=== İncelenen metin ===
────

Birkaç gün önce bir haber vardı ; büyük ihtimal okumuşsunuzdur(?)
Bolu’ya keçi sütü fabrikası kuruluyor! Dondurulmuş pastörize keçi sütü ve sadece keçi sütünden ürünler üretilecek! Süt dondurulmuş olarak satılacak besin değerlerini kaybetmeyecek! İnek sütüne alerjisi olanlar bile keçi sütünü tüketebilecekler!
Babam “Keçi sütü anne sütüne en yakın süt” diye söyler dururdu da inanmazdım. Haklıymış!

Küçük bir bahçe bulan doğayı seven ; doğal yaşamayı sevenlerin bir numaralı tercihi meyve ağacı ekmek,birkaç kovan; birkaç tavuk ördek ve keçi yetiştirmek!
Mustafa Hilmi Bey dün bir yazı yazmış bloğunda! Keçi sağım yerlerini gösteriyor; keçileri nasıl rahat sağabiliriz diye araştırıyor!
Bende bir şeyler söylemek istedim ama baktım yazım yorum için oldukça uzun olmuş:) Bende buraya yazayım ne olacak?

Babamda pek çoğumuz gibi keçiye çok meraklıdır! Emekli olduktan sonra ve kırda küçük bir evimizde olunca ilk olarak pazardan bir tane sağmal keçi getirdi. Adı “Çıtır”dı! (Ben daha önce keçi görmemişim. İnek deseniz bir iki kez! Köyde ananemlerin inekleri vardı; yengem sağarken bir kere bana da sağ demişti de yüzüm gözüm süt olmuştu, 7-8 yaşlarındaydım!:)

────

=== Alıştırmalar ===
(1) Keçi sütüyle ilgili metinde "Küçük bir bahçe" ifadesinden "olmuştu, 7-8 yaşlarındaydım!:)" ifadesine kadar olan kısmı hiç değiştirmeden tekrar yazın.
(2) Keçi sütü ve keçi yetiştirme üzerine olan metni son cümlesinden sonra devam ettirerek bir sonraki kısmını yazın.

────

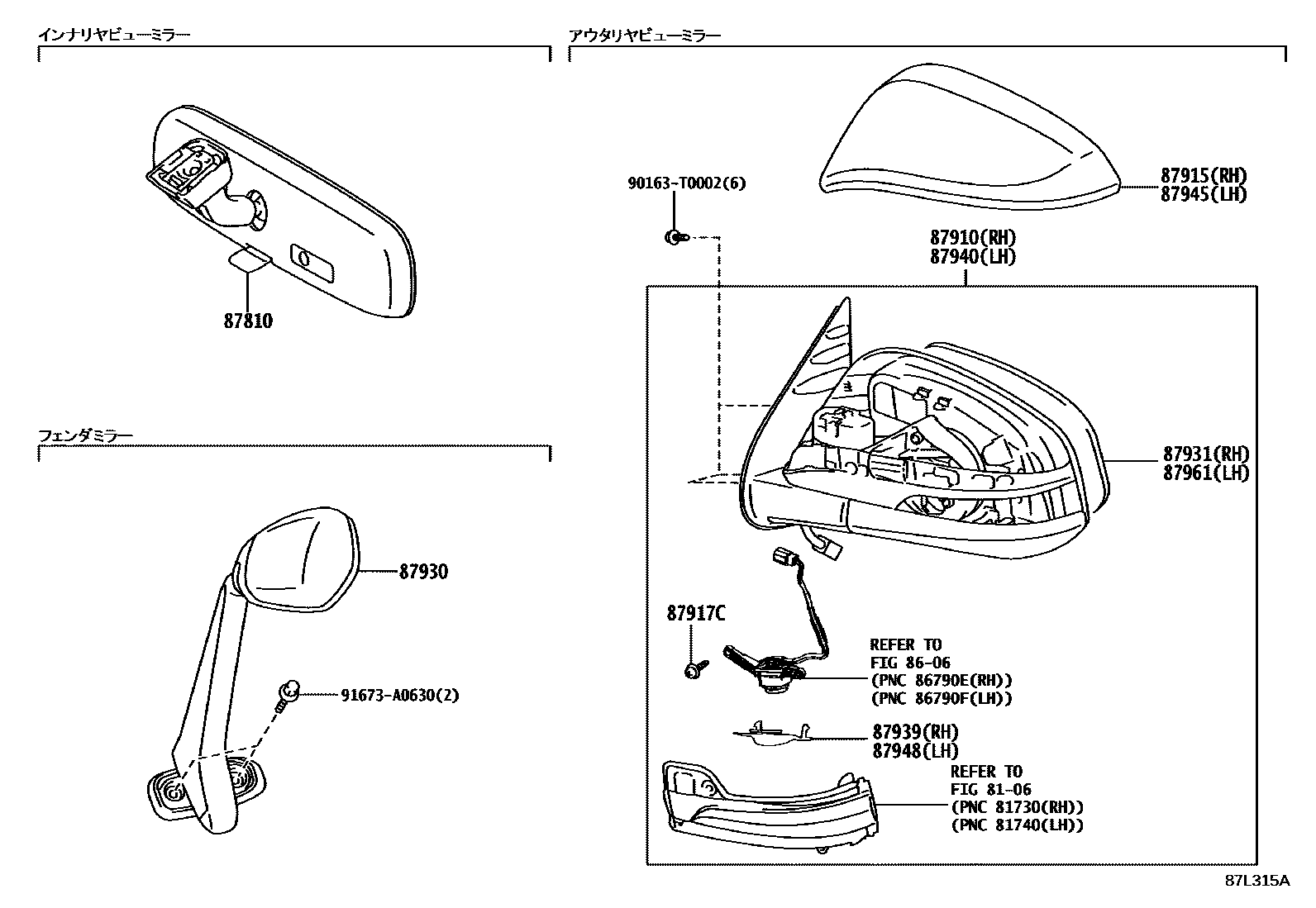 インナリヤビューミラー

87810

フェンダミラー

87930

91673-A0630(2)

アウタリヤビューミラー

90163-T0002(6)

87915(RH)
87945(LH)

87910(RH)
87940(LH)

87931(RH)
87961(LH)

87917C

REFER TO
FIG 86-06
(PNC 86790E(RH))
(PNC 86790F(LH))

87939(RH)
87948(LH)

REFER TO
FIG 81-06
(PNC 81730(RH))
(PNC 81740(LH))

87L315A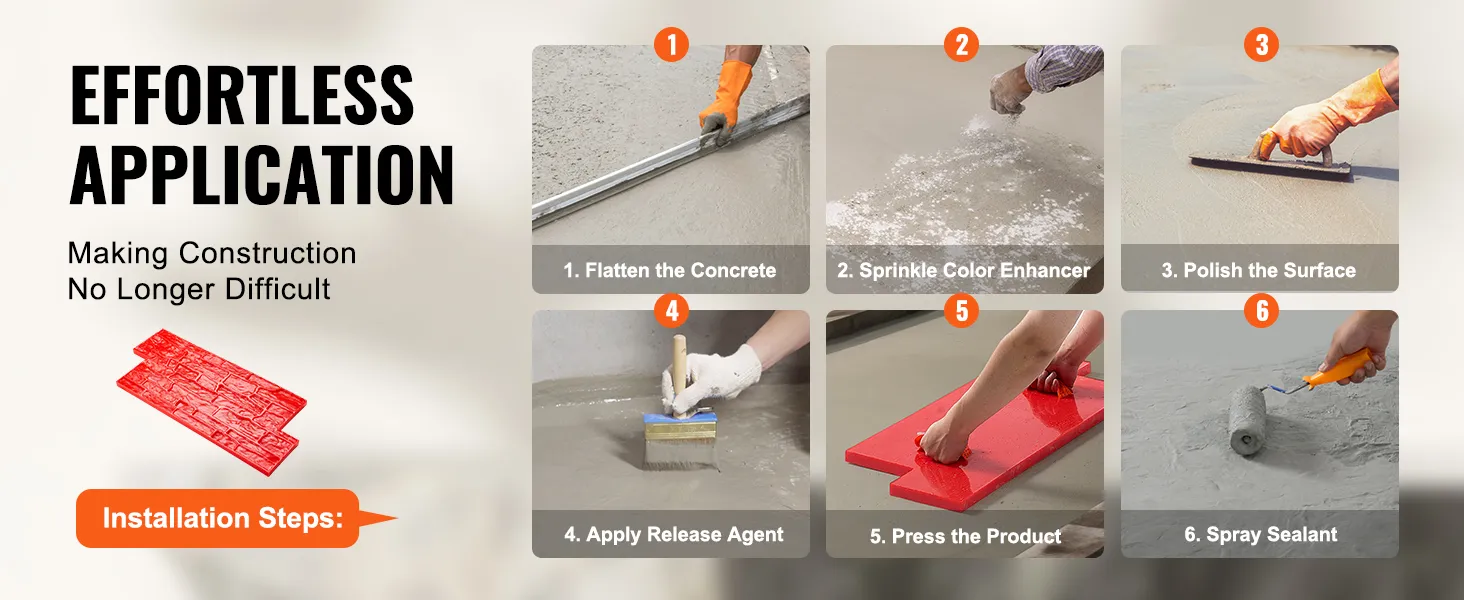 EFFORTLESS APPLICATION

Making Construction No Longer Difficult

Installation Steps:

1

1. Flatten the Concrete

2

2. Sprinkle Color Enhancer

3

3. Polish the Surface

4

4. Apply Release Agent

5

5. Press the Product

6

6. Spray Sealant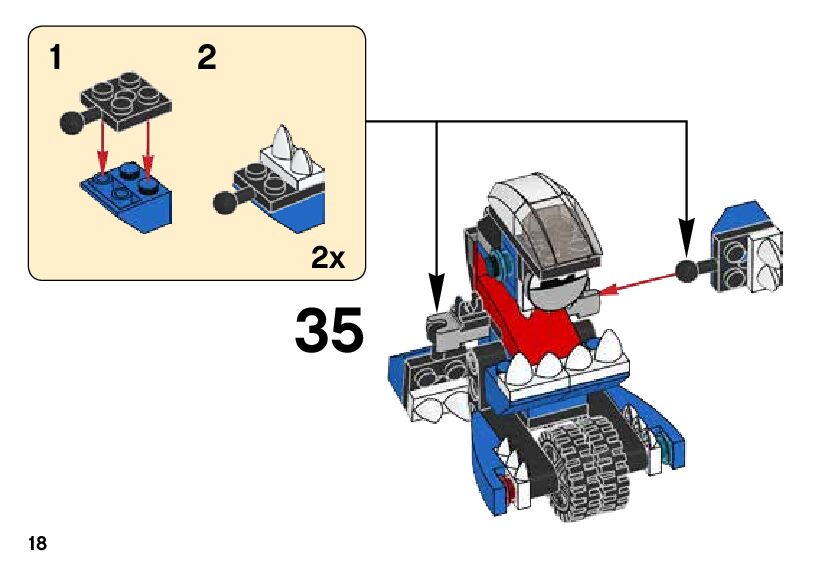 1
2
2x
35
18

────

=== Numaralı cevaplar ===
(1)
Küçük bir bahçe bulan doğayı seven ; doğal yaşamayı sevenlerin bir numaralı tercihi meyve ağacı ekmek,birkaç kovan; birkaç tavuk ördek ve keçi yetiştirmek!
Mustafa Hilmi Bey dün bir yazı yazmış bloğunda! Keçi sağım yerlerini gösteriyor; keçileri nasıl rahat sağabiliriz diye araştırıyor!
Bende bir şeyler söylemek istedim ama baktım yazım yorum için oldukça uzun olmuş:) Bende buraya yazayım ne olacak?

Babamda pek çoğumuz gibi keçiye çok meraklıdır! Emekli olduktan sonra ve kırda küçük bir evimizde olunca ilk olarak pazardan bir tane sağmal keçi getirdi. Adı “Çıtır”dı! (Ben daha önce keçi görmemişim. İnek deseniz bir iki kez! Köyde ananemlerin inekleri vardı; yengem sağarken bir kere bana da sağ demişti de yüzüm gözüm süt olmuştu, 7-8 yaşlarındaydım!:)

(2)
Neyse ;ben babamın getirdiği keçiyi doğaçlama yaparak sağdım;inan olsun çokta güzel sağdım:) Ama hayvanın memelerini dikenler falan çizmiş sivilceler olmuş! Canı yandığı için huylanıyor. Sonrasında memelerindeki çizikleri tedavi ettim de iyileşmişti! Ne mi oldu; “Çıtır” bizim keçilerin atası oldu ondan çok yavru sahibi olduk. Sonra yavrular yavruladı falan filan. Kaç tane keçi elime doğdu (bu arada oğlaklar çok şekerdir, aynen bebek gibi; kucağınıza alın süt kokarlar:)


Gelelim ben keçiyi nasıl sağarım:
Bizim keçilerimizin boynunda daima tasma vardır. Keçi boynuzsuz dahi olsa yakalaması kolay olur. Sağım yapacağımız zaman boynunu şöyle bir karış zincir bırakarak duvara sabitleriz (aynı köpek bağlar gibi!) Zincirlerinde fırdöndü vardır herhangi bir boğulma problemi oluşmaz. Böylece sağım sırasında kafasıyla bizi rahatsız edemez.
Hatta keçiyi köşeye bağlarım. Bir tarafı duvara dayanırsa iyi olur! Çünkü poposunu sağa sola atmak isterse bir tarafta duvar bir tarafta biz oluruz gidemeyeceğini anlar sağılmaya razı olur:)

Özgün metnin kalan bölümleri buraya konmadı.